> PROBLEM
Report each line of the material below that contains the word "Meta". Letter case must match.

═════ PROVIDED DATA ═════

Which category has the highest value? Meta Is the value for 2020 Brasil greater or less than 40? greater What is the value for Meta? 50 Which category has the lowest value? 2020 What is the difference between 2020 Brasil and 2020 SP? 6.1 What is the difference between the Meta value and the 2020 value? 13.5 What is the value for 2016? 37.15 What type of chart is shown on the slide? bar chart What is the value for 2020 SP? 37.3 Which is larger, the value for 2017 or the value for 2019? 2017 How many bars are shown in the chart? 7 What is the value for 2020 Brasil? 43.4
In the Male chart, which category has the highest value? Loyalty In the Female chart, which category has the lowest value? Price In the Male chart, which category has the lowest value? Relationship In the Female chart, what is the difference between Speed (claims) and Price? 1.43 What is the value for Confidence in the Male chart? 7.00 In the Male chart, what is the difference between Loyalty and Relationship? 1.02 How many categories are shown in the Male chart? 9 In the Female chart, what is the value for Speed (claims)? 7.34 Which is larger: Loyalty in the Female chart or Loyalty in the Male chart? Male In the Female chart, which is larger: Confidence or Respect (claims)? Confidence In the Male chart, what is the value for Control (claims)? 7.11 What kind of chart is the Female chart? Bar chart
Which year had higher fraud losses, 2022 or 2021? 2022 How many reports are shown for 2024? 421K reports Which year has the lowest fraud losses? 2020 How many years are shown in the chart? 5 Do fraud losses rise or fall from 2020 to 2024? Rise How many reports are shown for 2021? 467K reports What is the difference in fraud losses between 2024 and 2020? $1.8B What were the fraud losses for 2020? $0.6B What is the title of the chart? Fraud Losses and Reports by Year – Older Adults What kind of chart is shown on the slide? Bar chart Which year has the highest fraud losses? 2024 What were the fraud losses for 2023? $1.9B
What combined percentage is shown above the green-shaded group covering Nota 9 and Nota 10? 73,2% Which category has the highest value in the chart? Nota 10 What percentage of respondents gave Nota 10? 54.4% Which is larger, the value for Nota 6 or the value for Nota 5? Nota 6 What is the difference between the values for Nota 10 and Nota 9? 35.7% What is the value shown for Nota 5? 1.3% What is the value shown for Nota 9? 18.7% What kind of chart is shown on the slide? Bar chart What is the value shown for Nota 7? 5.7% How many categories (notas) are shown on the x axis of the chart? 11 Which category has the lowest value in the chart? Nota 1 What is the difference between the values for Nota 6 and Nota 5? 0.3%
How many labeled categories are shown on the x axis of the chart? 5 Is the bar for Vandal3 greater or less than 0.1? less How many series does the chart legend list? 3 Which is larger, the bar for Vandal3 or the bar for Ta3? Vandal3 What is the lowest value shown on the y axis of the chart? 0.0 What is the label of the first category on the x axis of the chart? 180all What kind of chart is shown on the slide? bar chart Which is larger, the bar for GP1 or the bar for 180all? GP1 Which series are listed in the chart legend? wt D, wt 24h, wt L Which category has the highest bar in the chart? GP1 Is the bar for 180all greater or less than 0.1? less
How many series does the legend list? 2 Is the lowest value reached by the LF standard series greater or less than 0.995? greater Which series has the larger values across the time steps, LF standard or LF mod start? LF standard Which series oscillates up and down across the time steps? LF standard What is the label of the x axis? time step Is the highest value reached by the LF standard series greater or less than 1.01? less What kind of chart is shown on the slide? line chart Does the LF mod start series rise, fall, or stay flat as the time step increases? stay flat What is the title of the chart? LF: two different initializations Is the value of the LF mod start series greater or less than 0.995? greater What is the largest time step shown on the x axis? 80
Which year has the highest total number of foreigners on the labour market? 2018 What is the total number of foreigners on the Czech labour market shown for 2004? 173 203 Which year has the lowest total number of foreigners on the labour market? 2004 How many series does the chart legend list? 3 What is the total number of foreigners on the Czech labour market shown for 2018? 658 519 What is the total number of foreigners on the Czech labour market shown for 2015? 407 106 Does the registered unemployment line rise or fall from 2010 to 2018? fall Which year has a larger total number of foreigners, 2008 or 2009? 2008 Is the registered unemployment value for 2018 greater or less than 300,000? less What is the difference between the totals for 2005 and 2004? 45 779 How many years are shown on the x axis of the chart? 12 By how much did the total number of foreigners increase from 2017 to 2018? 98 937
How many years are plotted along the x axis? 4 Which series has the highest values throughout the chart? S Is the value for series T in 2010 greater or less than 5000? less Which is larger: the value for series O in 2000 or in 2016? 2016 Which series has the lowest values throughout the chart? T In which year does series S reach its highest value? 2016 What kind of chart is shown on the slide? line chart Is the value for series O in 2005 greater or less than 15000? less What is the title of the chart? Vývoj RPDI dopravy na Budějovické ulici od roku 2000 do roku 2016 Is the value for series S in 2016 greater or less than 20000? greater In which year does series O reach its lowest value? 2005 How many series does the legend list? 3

═════

> SOLVED EXERCISE
Which category has the highest value? Meta Is the value for 2020 Brasil greater or less than 40? greater What is the value for Meta? 50 Which category has the lowest value? 2020 What is the difference between 2020 Brasil and 2020 SP? 6.1 What is the difference between the Meta value and the 2020 value? 13.5 What is the value for 2016? 37.15 What type of chart is shown on the slide? bar chart What is the value for 2020 SP? 37.3 Which is larger, the value for 2017 or the value for 2019? 2017 How many bars are shown in the chart? 7 What is the value for 2020 Brasil? 43.4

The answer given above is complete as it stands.